En phase avec le label My Dear Recordings, dirigé par la très indé et « très musicienne » Pamela Hute, Léon Rousseau & the Divine Siblings sort son nouvel EP, réalisé « at home with his kids ». Il y parle, presque avec légèreté mais en faisant, aussi, grincer les cordes (The end of the world), de…fin du monde. The Flood, le disque ainsi conçu, nous inonde de morceaux (6 au total) entre pureté des chants (notre homme est visiblement bien accompagné) sur l’introductif Shades of green, instants de débauche et esprit DIY affirmé. Il n’y a qu’à constater, pour cela, les conditions dans lesquelles The Flood a vu le jour. Dans sa beauté, dans ses entrelacs vocaux (cet organe féminin délicieux sur l’entrée en matière) resplendissants, en famille et dans le brio, Rousseau place des sons plus canailles, débute en suivant un rythme lascif. Il dessine des contours sonores intelligents, à l’intense retenue. J’aime quand, au mitan de cheminements apparemment déliés, il rugit et dévie. Il n’est d’ailleurs pas sensé chanter la joie, au vu du titre donné. Logique, dès lors, que son ouvrage se pare d’une certaine grisaille et d’une rudesse éparse. L’amorce est un régal, on ne s’arrêtera pas en si bon chemin et Johatsu, doublé de chants d’oiseaux -si je ne m’abuse- qui font du bien, renvoie un tissage folk-indé du plus bel effet.

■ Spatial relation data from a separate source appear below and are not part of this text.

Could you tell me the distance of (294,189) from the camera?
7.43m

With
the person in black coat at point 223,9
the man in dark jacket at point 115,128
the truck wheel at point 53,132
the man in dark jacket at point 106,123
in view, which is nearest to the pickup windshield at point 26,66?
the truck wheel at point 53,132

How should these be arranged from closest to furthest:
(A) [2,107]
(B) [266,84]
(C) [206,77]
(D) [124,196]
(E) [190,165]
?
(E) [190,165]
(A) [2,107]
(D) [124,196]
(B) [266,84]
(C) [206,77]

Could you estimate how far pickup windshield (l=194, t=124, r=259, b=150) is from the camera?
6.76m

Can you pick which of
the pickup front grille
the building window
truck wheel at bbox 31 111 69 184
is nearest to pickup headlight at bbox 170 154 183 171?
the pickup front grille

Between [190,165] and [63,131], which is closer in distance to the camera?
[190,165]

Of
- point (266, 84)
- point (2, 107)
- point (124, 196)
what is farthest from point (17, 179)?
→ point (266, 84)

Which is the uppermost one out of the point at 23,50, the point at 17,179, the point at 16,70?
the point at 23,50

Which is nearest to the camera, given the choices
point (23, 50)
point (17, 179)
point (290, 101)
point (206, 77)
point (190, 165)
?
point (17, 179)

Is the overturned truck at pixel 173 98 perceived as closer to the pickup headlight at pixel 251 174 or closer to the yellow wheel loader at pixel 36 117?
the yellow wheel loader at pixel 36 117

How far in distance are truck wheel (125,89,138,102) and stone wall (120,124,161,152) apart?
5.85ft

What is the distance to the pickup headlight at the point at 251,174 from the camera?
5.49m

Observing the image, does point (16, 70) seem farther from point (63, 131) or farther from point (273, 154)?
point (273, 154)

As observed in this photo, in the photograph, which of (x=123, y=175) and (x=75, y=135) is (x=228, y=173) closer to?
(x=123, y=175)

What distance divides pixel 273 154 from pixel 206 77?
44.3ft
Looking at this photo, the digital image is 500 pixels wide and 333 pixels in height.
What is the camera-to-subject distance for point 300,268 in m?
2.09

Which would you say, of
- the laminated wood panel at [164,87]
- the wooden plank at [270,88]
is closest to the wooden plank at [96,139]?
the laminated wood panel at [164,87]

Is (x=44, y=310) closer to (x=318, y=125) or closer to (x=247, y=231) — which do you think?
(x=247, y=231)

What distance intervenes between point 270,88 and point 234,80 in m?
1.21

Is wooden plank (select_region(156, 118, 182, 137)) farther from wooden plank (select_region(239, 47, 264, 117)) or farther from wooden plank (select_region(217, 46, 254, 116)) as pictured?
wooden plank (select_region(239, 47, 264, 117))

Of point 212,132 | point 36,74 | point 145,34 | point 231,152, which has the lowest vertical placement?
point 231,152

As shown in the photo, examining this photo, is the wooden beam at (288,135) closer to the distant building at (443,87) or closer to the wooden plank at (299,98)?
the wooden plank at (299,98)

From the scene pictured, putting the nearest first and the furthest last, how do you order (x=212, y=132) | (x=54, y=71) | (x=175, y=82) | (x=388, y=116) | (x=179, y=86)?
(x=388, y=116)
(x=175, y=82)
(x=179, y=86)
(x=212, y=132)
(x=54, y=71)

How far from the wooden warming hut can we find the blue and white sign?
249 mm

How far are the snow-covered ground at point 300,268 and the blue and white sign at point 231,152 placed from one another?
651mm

L’union des voix suinte la joliesse, validant sans tarder un essai brillant. Il est appréciable, au temps des productions aseptisées, de renouer avec du selfmade intègre et chatoyant, sans pour autant manquer de caractère.
Les sons et rythmes, dans l’accord le plus total, émerveillent. Halo aigre-doux, The Flood nous douche de ses climats, ombragés et electroïdes sur The canary in the mine. Un morceau lo-fi, caressant, planté en pleine nature. Le titre est bref mais loin d’être vain; en à peine deux minutes, la troupe nous berce et nous soigne l’âme. Ca fait le plus grand bien, ça file l’envie d’aller s’allonger dans l’herbe fraîchement coupée, de s’abandonner aux bruits harmonieux « tambouillés » par la famille.
Plus loin, Babyboomers et sa pop-folk aiguisée, aux sons de décor prenants, étend le charme d’un opus savoureux. Lequel, souvent, recourt sans rougir à des encarts dépolis et fait émerger une musicalité de tous les instants. Des riffs durs colorent et hérissent l’effort, couplés à des claviers à la belle ouvrage. Heavy luck, serein, associe chants, toujours dans la splendeur et la sensibilité, et atmosphère aérienne. Difficile, casque sur la trogne, de ne pas succomber. Le dimanche, même confiné, sera beau. Idaho, ultime rayon solaire folk dénudé, réduit à la formule chant/banjo (sauf erreur de ma part), conclut en mode « troubadour » et avec grand mérite une narration de fin du monde qui donne avant tout l’envie de vivre et de chanter.
Bienfaisant, le projet mérite à l’évidence d’être poussé plus loin. Pour l’heure, il nous laisse six plages de choix, charmeuses et cuivrées à l’occasion, faites de colère rentrée et d’une ouate sonore dans laquelle on aimera à se lover.